- [Problem to work on]
Look through the records, and whenever a line includes the word "cells", copy it.

Stored records:
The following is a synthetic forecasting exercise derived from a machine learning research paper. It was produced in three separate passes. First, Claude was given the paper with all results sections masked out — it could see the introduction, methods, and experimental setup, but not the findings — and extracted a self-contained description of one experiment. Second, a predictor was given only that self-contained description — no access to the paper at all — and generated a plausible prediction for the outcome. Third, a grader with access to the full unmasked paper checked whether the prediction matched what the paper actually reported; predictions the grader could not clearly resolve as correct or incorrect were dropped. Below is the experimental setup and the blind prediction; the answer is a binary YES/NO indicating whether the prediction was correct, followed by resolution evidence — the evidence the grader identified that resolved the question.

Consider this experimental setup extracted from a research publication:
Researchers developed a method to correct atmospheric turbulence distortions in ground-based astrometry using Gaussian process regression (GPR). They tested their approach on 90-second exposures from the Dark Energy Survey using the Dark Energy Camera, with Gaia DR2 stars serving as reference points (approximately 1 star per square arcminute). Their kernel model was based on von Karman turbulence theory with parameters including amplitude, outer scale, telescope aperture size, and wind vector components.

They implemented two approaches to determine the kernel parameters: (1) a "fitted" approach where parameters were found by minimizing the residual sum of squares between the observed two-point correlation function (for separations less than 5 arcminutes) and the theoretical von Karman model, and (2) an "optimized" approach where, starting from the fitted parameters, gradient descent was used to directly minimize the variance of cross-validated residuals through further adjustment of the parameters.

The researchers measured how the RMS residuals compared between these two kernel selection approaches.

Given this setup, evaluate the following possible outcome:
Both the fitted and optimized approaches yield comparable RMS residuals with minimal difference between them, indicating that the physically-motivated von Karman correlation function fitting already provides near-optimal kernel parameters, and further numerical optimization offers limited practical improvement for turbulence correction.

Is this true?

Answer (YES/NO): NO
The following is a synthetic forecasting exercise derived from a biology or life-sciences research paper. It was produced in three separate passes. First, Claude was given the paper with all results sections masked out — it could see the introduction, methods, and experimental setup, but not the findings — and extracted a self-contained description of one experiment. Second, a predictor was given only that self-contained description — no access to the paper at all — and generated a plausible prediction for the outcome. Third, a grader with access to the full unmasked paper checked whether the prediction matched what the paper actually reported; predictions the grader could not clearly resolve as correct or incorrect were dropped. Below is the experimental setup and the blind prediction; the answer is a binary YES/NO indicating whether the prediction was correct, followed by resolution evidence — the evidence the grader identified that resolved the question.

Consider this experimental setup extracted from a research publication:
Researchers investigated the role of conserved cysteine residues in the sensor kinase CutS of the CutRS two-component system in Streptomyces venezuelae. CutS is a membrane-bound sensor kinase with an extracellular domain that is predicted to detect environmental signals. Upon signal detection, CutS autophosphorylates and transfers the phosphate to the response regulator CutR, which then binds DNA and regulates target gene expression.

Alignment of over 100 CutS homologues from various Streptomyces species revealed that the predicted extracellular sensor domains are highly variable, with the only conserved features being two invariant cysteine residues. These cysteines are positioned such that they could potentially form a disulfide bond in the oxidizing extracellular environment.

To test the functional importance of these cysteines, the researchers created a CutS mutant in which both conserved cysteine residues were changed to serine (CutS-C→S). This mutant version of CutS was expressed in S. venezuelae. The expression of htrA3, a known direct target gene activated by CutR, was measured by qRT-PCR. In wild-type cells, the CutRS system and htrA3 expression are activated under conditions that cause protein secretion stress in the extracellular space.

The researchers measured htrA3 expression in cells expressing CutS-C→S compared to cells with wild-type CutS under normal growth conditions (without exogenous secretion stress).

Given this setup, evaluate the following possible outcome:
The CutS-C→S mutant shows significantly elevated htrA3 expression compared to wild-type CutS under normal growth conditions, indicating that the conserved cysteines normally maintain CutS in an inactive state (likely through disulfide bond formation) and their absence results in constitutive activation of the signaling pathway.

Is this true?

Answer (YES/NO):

- [Solved exercise]
To test the functional importance of these cysteines, the researchers created a CutS mutant in which both conserved cysteine residues were changed to serine (CutS-C→S). This mutant version of CutS was expressed in S. venezuelae. The expression of htrA3, a known direct target gene activated by CutR, was measured by qRT-PCR. In wild-type cells, the CutRS system and htrA3 expression are activated under conditions that cause protein secretion stress in the extracellular space.
The researchers measured htrA3 expression in cells expressing CutS-C→S compared to cells with wild-type CutS under normal growth conditions (without exogenous secretion stress).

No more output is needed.